[LISTED ENTRIES start]

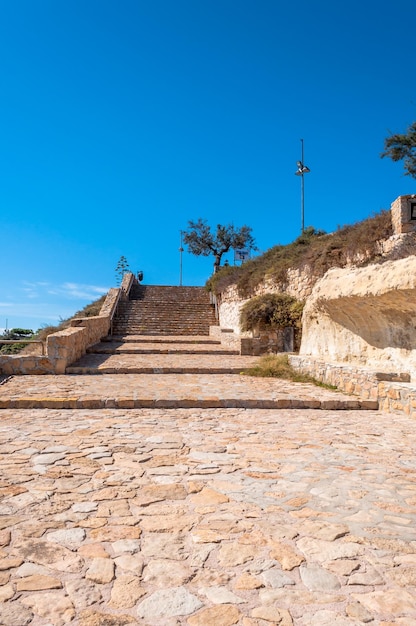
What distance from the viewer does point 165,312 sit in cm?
2123

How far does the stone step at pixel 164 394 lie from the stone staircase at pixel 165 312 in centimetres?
987

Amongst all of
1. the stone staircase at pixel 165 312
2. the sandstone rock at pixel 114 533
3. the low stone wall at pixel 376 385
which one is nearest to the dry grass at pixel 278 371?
the low stone wall at pixel 376 385

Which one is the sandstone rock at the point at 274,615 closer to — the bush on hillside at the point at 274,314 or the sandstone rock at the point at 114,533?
the sandstone rock at the point at 114,533

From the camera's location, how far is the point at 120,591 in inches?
80.0

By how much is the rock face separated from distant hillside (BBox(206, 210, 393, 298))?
3.49m

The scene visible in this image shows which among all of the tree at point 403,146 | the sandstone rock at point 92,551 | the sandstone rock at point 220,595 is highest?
the tree at point 403,146

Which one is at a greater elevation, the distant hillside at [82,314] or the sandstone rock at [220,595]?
the distant hillside at [82,314]

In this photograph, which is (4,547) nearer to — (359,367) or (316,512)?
(316,512)

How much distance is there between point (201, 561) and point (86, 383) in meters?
6.33

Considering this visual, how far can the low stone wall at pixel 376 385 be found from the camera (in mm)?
6016

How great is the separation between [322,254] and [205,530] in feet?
38.7

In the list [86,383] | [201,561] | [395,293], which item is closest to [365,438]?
[395,293]

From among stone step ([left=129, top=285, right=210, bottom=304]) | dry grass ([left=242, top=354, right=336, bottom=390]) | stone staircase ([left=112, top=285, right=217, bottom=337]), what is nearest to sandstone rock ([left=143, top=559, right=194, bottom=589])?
dry grass ([left=242, top=354, right=336, bottom=390])

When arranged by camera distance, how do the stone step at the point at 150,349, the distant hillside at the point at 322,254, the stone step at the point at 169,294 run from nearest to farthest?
1. the distant hillside at the point at 322,254
2. the stone step at the point at 150,349
3. the stone step at the point at 169,294
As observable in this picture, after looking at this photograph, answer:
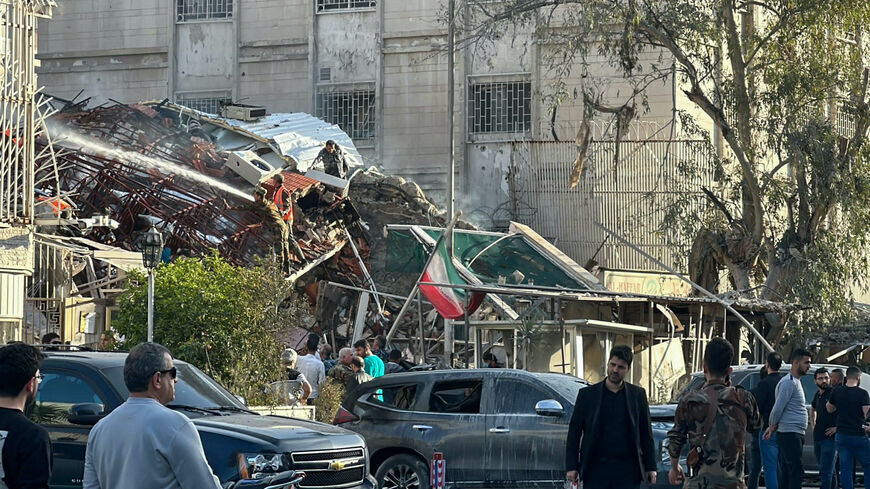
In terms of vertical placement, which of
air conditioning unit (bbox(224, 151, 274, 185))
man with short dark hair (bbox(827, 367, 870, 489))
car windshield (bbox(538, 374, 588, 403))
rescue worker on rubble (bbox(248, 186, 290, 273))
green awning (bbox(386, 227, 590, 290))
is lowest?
man with short dark hair (bbox(827, 367, 870, 489))

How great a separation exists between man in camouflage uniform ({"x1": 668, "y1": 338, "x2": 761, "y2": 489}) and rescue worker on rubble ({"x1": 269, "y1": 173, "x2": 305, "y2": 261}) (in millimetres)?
20636

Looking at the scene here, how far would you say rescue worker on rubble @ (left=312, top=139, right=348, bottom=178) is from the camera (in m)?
33.5

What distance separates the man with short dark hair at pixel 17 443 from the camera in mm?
6215

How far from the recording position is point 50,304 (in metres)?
25.1

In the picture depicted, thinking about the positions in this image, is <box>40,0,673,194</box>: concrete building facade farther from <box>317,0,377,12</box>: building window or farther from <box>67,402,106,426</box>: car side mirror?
<box>67,402,106,426</box>: car side mirror

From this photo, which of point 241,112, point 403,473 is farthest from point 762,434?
point 241,112

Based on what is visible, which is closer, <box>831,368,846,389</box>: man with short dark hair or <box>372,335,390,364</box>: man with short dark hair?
<box>831,368,846,389</box>: man with short dark hair

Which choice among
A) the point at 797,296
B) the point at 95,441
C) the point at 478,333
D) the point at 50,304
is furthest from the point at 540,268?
the point at 95,441

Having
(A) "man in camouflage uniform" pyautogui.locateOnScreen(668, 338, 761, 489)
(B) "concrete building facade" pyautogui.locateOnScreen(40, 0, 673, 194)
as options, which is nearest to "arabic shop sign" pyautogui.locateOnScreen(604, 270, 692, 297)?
(B) "concrete building facade" pyautogui.locateOnScreen(40, 0, 673, 194)

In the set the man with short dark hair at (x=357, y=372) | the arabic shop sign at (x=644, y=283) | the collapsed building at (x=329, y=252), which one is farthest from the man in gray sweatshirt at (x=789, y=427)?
the arabic shop sign at (x=644, y=283)

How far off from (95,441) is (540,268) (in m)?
19.3

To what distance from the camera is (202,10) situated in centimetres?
4081

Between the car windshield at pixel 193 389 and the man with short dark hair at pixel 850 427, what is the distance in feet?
22.7

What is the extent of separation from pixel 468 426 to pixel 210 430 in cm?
413
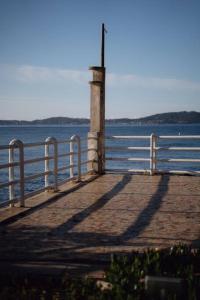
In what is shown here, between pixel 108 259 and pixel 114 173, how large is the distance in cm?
1004

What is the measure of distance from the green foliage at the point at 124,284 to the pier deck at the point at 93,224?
48cm

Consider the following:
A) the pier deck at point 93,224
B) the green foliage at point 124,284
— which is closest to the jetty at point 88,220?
the pier deck at point 93,224

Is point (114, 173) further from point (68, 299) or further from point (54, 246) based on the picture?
point (68, 299)

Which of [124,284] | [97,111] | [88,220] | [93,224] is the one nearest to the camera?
[124,284]

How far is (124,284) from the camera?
13.4 feet

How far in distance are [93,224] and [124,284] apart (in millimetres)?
3506

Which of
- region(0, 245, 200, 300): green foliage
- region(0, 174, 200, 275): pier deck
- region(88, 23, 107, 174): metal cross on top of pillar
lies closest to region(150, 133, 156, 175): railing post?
region(88, 23, 107, 174): metal cross on top of pillar

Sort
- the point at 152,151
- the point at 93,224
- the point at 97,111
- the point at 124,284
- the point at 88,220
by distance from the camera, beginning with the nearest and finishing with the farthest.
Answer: the point at 124,284 < the point at 93,224 < the point at 88,220 < the point at 97,111 < the point at 152,151

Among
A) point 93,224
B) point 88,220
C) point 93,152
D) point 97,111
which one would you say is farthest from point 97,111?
point 93,224

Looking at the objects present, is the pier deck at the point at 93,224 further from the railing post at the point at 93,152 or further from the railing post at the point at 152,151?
the railing post at the point at 152,151

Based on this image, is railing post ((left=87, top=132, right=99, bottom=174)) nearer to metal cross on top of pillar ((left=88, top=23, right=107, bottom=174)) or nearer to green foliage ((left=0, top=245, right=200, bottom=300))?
metal cross on top of pillar ((left=88, top=23, right=107, bottom=174))

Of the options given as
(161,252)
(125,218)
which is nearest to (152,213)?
(125,218)

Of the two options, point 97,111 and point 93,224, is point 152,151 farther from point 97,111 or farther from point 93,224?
point 93,224

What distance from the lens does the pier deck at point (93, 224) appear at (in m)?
5.60
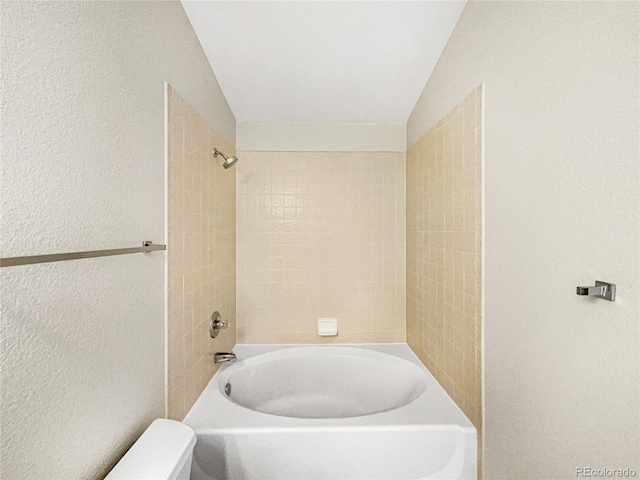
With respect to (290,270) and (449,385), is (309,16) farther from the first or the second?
(449,385)

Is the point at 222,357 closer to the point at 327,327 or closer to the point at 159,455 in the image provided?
the point at 327,327

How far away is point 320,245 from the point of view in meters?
2.60

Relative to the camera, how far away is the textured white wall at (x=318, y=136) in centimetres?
257

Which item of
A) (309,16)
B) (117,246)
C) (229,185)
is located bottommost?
(117,246)

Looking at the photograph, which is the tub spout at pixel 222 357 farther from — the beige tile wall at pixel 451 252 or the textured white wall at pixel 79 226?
the beige tile wall at pixel 451 252

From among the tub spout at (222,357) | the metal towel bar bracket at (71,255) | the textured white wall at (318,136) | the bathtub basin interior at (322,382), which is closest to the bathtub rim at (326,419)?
the tub spout at (222,357)

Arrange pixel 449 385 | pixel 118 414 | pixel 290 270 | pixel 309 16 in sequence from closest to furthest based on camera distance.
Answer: pixel 118 414 → pixel 309 16 → pixel 449 385 → pixel 290 270

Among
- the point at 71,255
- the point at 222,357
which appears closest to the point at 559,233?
the point at 71,255

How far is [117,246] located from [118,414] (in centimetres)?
46

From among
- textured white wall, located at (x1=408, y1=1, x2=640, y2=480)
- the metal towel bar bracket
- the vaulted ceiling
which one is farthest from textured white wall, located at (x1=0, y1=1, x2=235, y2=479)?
textured white wall, located at (x1=408, y1=1, x2=640, y2=480)

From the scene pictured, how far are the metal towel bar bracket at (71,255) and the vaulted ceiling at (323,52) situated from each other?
3.51 feet

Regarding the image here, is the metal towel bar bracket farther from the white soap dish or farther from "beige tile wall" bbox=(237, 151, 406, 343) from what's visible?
the white soap dish

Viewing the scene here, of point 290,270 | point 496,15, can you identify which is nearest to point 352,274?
point 290,270

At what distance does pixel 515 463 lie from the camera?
109 cm
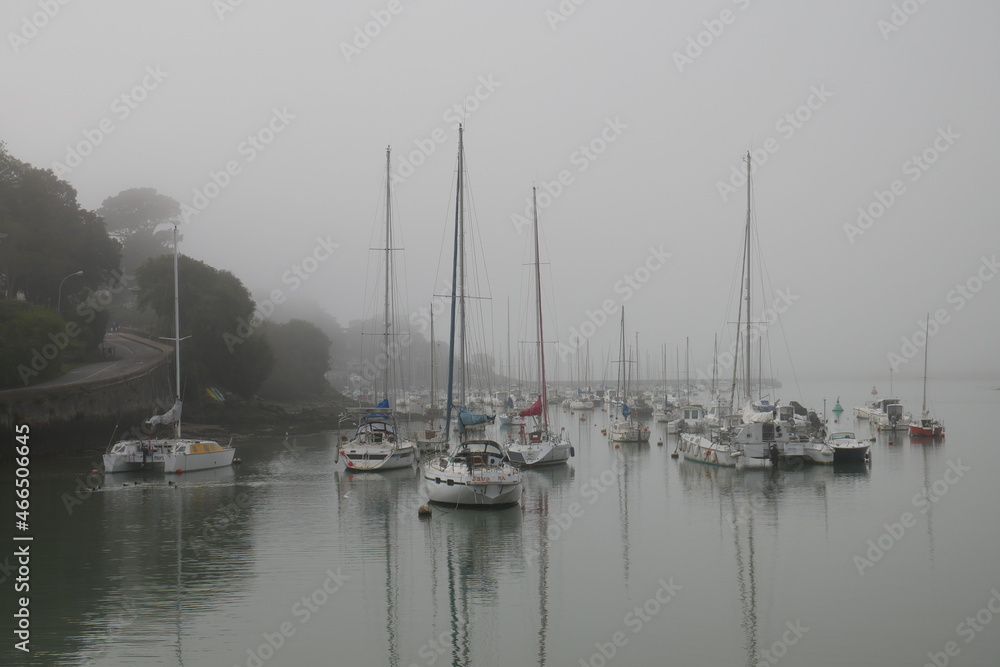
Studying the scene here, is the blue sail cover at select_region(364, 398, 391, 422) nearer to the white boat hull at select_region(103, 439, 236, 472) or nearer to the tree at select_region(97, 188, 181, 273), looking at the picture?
the white boat hull at select_region(103, 439, 236, 472)

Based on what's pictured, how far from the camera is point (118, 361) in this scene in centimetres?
6944

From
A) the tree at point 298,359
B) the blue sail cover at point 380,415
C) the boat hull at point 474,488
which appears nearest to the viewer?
the boat hull at point 474,488

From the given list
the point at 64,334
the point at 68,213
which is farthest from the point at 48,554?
the point at 68,213

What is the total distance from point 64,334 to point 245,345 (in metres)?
25.1

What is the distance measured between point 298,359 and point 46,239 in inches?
2013

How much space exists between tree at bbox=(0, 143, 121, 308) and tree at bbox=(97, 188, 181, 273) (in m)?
51.6

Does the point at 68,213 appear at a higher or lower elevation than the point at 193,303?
higher

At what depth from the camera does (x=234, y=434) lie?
71.6 meters

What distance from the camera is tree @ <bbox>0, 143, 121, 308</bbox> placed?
64062 millimetres

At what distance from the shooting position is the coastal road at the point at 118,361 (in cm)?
5600

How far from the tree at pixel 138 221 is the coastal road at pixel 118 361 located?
3428 centimetres

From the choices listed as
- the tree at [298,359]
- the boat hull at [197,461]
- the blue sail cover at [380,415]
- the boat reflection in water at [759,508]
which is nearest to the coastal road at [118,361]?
the boat hull at [197,461]

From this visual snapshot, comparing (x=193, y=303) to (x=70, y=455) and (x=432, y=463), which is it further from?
(x=432, y=463)

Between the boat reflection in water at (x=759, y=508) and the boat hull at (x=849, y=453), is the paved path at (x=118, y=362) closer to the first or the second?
the boat reflection in water at (x=759, y=508)
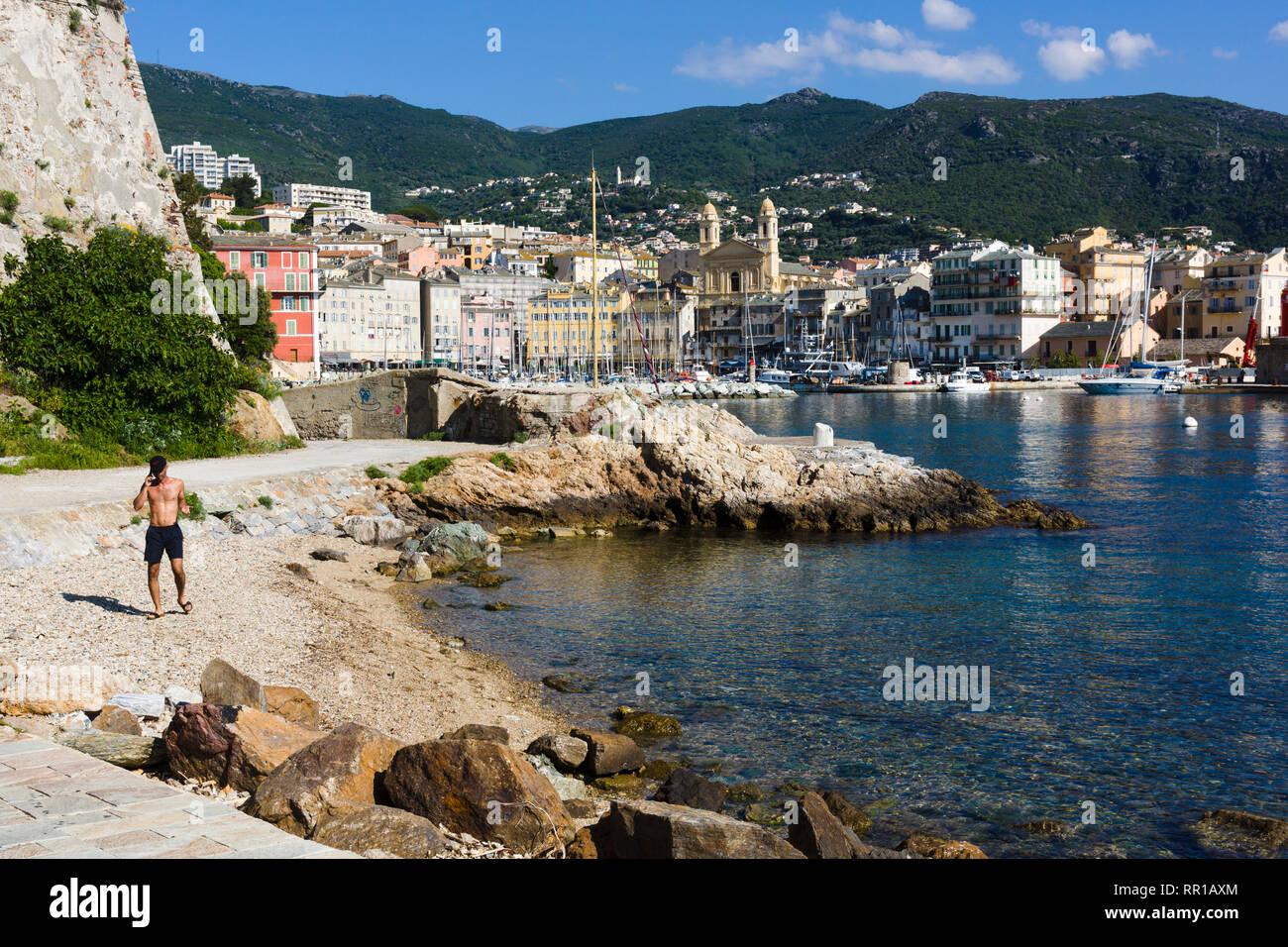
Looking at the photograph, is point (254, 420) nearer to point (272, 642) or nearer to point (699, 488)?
point (699, 488)

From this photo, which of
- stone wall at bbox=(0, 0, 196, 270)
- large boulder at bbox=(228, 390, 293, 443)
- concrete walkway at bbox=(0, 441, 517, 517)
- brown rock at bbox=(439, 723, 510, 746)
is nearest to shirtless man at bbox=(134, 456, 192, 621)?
concrete walkway at bbox=(0, 441, 517, 517)

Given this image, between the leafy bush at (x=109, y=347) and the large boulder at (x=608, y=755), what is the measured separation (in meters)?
15.5

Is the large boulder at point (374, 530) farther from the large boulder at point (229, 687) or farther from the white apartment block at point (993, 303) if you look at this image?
the white apartment block at point (993, 303)

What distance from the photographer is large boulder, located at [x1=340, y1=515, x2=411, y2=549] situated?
21.0m

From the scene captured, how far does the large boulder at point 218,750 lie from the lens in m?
Result: 7.62

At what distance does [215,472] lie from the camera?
21719mm

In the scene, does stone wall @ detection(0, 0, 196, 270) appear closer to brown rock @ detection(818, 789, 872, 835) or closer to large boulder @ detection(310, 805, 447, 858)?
large boulder @ detection(310, 805, 447, 858)

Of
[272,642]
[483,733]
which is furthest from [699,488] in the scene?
[483,733]

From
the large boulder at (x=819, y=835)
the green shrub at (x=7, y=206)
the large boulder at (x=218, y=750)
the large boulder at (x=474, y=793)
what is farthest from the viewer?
the green shrub at (x=7, y=206)

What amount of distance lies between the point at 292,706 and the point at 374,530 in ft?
36.9

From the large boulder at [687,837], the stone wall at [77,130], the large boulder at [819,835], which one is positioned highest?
the stone wall at [77,130]

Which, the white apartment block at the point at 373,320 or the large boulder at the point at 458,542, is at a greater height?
the white apartment block at the point at 373,320

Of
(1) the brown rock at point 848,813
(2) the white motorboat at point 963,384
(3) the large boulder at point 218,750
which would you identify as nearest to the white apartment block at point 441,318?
(2) the white motorboat at point 963,384

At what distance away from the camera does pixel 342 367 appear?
320 ft
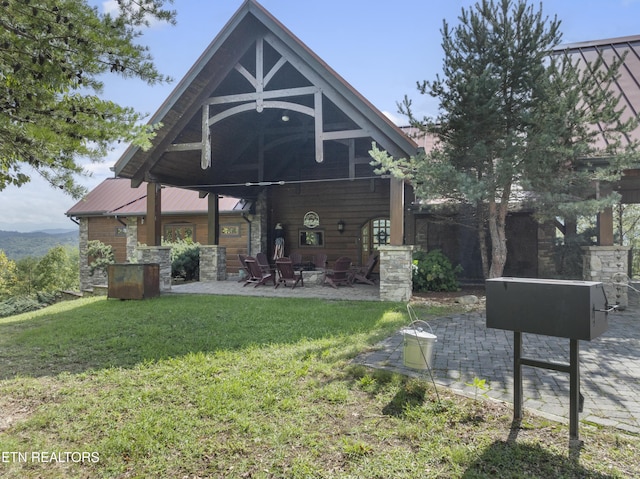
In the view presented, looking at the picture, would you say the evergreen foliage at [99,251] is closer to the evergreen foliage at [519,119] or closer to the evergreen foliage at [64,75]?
the evergreen foliage at [519,119]

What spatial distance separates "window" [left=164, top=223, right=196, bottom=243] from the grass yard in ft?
38.4

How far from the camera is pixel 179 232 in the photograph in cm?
1680

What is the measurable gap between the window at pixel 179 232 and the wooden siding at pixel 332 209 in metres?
3.83

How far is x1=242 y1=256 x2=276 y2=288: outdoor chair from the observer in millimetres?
10844

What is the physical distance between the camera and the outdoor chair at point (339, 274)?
34.9 feet

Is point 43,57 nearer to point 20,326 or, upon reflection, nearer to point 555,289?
point 555,289

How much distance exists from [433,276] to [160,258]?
7007 millimetres

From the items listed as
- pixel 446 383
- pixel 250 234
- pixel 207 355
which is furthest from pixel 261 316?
pixel 250 234

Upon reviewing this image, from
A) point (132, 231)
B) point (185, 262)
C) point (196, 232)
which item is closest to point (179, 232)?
point (196, 232)

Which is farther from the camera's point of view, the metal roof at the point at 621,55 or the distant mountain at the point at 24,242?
the distant mountain at the point at 24,242

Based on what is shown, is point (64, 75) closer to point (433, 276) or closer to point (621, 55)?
point (433, 276)

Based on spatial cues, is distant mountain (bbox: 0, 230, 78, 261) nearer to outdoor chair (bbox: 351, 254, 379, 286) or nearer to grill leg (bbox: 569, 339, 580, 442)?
outdoor chair (bbox: 351, 254, 379, 286)

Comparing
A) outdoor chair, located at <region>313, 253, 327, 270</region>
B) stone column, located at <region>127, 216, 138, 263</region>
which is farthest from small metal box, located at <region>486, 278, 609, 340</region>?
stone column, located at <region>127, 216, 138, 263</region>

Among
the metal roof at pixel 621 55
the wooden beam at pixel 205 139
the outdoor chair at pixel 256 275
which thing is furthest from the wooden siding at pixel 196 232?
the metal roof at pixel 621 55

[LISTED ENTRIES end]

> **TASK BRIEF**
Reproduce the items above word for word, starting at the first one and stopping after the line that contains "3. the stone step at the point at 169,294". Leave the pictures out.

> **SOLUTION**
What distance from the viewer does point 165,312 sit in cm?
2123

How far does the stone step at pixel 164 394 lie from the stone staircase at pixel 165 312 in centimetres?
987

Amongst all of
1. the stone staircase at pixel 165 312
2. the sandstone rock at pixel 114 533
3. the low stone wall at pixel 376 385
which one is nearest to the dry grass at pixel 278 371?
the low stone wall at pixel 376 385

Which one is the sandstone rock at the point at 274,615 closer to — the bush on hillside at the point at 274,314 or the sandstone rock at the point at 114,533?
the sandstone rock at the point at 114,533

From the camera's location, how far is the point at 120,591 in inches?
80.0

By how much is the rock face separated from distant hillside (BBox(206, 210, 393, 298))?
3.49m

The scene visible in this image shows which among all of the tree at point 403,146 | the sandstone rock at point 92,551 | the sandstone rock at point 220,595 is highest?
the tree at point 403,146

Which one is at a greater elevation, the distant hillside at [82,314] or the sandstone rock at [220,595]?
the distant hillside at [82,314]

In this photograph, which is (4,547) nearer to — (359,367) or (316,512)?
(316,512)

How much distance is there between point (201, 561) and point (86, 383) in meters?
6.33

Considering this visual, how far can the low stone wall at pixel 376 385 be found from the camera (in mm)?
6016

How great is the separation between [322,254] and [205,530] in feet?
38.7

In the list [86,383] | [201,561] | [395,293], which item is closest to [365,438]?
[395,293]

From among stone step ([left=129, top=285, right=210, bottom=304]) | dry grass ([left=242, top=354, right=336, bottom=390]) | stone staircase ([left=112, top=285, right=217, bottom=337]), what is nearest to sandstone rock ([left=143, top=559, right=194, bottom=589])?
dry grass ([left=242, top=354, right=336, bottom=390])

When arranged by camera distance, how do the stone step at the point at 150,349, the distant hillside at the point at 322,254, the stone step at the point at 169,294 run from nearest to farthest?
1. the distant hillside at the point at 322,254
2. the stone step at the point at 150,349
3. the stone step at the point at 169,294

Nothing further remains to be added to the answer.